Joint-venture entre Philips e TPV revela estratégia para ficar entre as três maiores fabricantes de TVs.

A união entre a holandesa Philips e a chinesa TPV começou oficialmente este mês e deve levar às lojas brasileiras seus primeiros produtos em junho. Em evento na semana passada, executivos da TP Vision - joint-venture que tem 70% de participação da TPV (também dona da marca AOC) e 30% da Philips - anunciaram o lançamento de 25 modelos ao longo deste ano.

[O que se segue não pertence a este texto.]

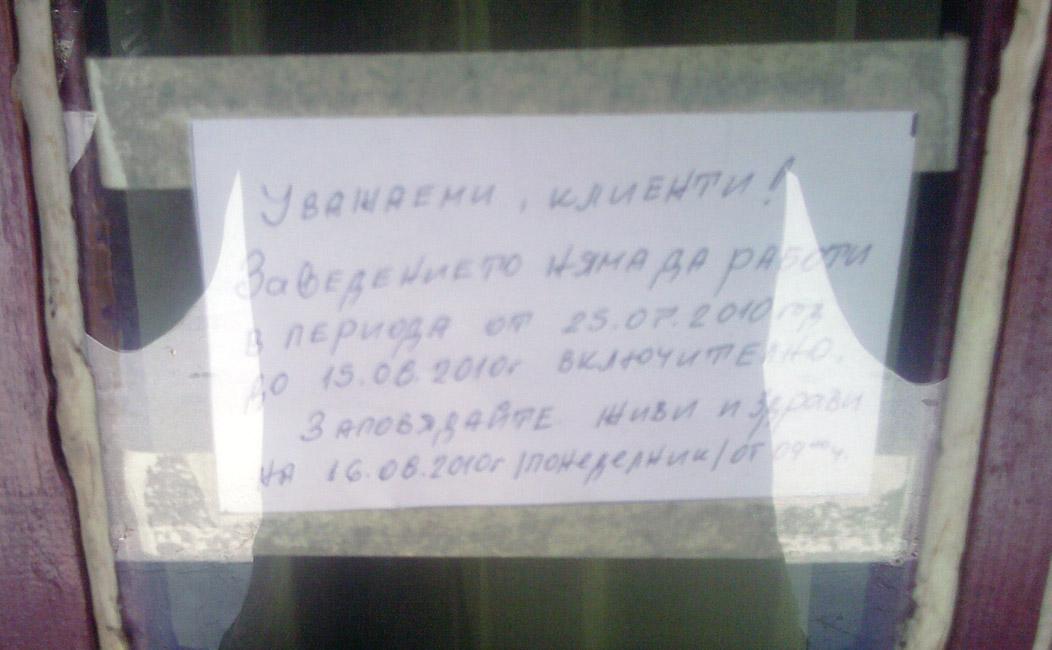 """Кръчма """"Лозина"""" или просто """"Томеца"""""""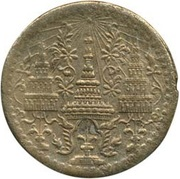 1 Sik / ½ Fueang - Rama IV (Thick brass planchet) – obverse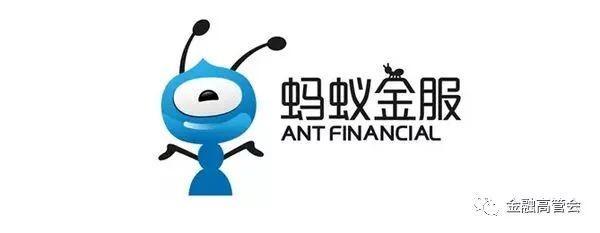 蚂蚁金服邵文澜:花呗不良率约1%,借呗年化利率14.6% |金融高管会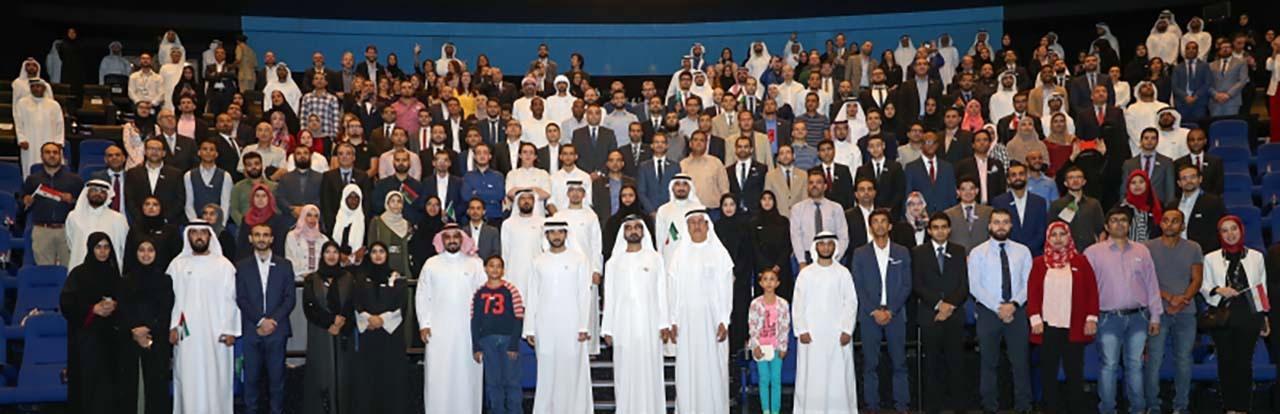 الصورة : محمد بن راشد أطلق مبادرة «مليون مبرمج عربي» لبناء قاعدة من القدرات والخبرات العربية عالية التأهيل | أرشيفية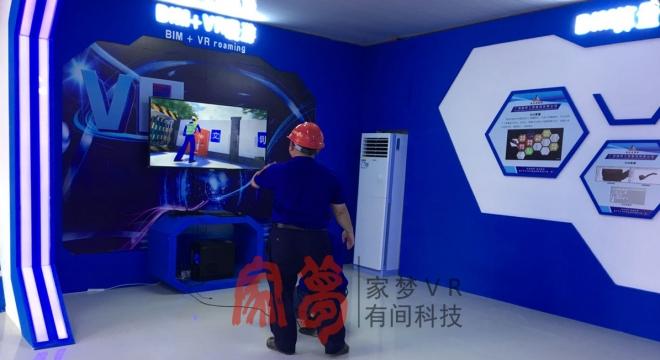 广西路桥VR安全体验馆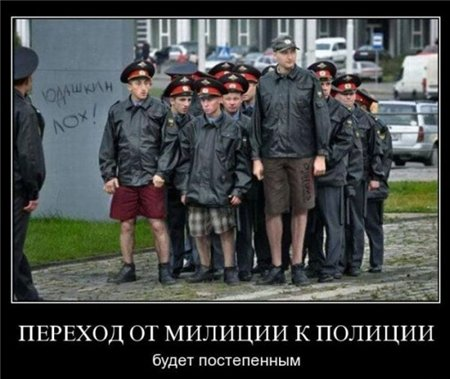 Прикольно - Страница 2 9decc1481486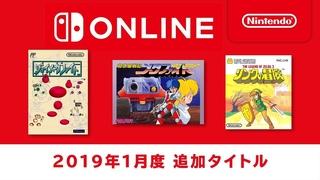 ファミリーコンピュータ Nintendo Switch Online 追加タイトル [2019年1月]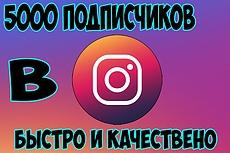 5000 русских подписчиков в Инстаграм. Раскрутка в instagram 6 - kwork.ru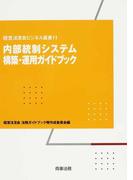 内部統制システム構築・運用ガイドブック (経営法友会ビジネス選書)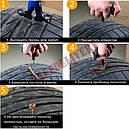 Набір для ремонту проколів безкамерних шин, ремкомплект, 102700, фото 2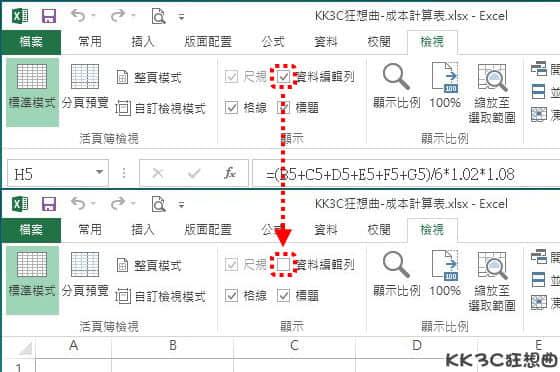 隱藏Excel表格公式內容-02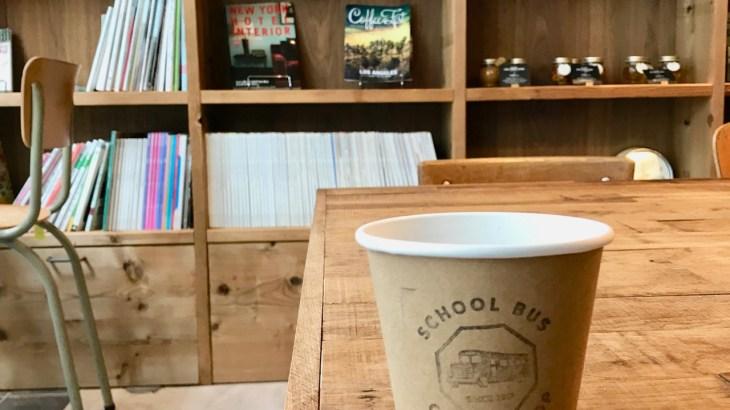 北浜のインスタ映えカフェ「スクールバスコーヒーストップ」でホットチョコレート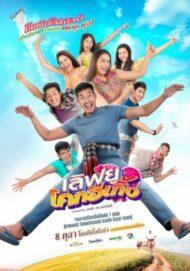 ดูหนังออนไลน์ฟรี Love U Kohk-E-Kueng (2020) เลิฟยูโคกอีเกิ้ง หนังเต็มเรื่อง หนังมาสเตอร์ ดูหนังHD ดูหนังออนไลน์ ดูหนังใหม่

"Todos da TP Vision dormem e acordam pensando apenas nos TVs", resumiu Nelson Carneiro, presidente da TP Vision no Brasil. "A meta é nos consolidarmos entre as três maiores empresas de TVs do mundo". Para esse objetivo, o grupo Philips, que já foi líder do segmento no país, decidiu explorar a força de sua marca, só que não mais como fabricante. Para isso, irá usar a estrutura da TPV, hoje o terceiro maior fabricante de displays do planeta. "Uniremos o melhor de cada uma das empresas para crescer de forma rentável e fortalecer a marca Philips", prometeu Carneiro. "Melhorando o processo na cadeia de suprimentos, seremos competitivos com os principais players do mercado."

A estratégia faz parte de um plano mundial, que coloca o Brasil como a maior prioridade do grupo. Também na semana passada, o presidente mundial da TP Vision, Maarten De Vries, confirmou que o plano é, de fato, brigar com as atuais líderes de mercado, as coreanas LG e Samsung (mais detalhes aqui). Com esse objetivo, foi mantida a estrutura de desenvolvimento de produtos da Philips, com quatro centros de inovação (inclusive um no Brasil), e o grupo decidiu aumentar os investimentos no setor. Segundo Carneiro, o objetivo é aumentar a escala para reduzir os custos com a logística de produção. "Mas a qualidade dos produtos é intocável, isso está muito claro para nós."

Um dos motivos da prioridade dada ao Brasil é o enorme potencial de consumo da classe C. Segundo Alexandre Escorel, diretor de marketing da TP Vision, embora o Brasil tenha 96% de penetração de TVs, apenas 17,5% são de modelos de LCD, LED ou plasma. "A classe C vai representar 40% de todo o PIB até 2020. Há muito televisor de tubo para ser trocado, e acreditamos que a penetração dos modelos de tela fina nos próximos três anos saltará para 46%", diz Escorel.

Pelos dados da Eletros, em 2011 foram vendidos no país cerca de 12 milhões de TVs, sendo 59% LCDs e 40% LEDs. Em 2012, já no primeiro trimestre as lojas venderam mais aparelhos LEDs.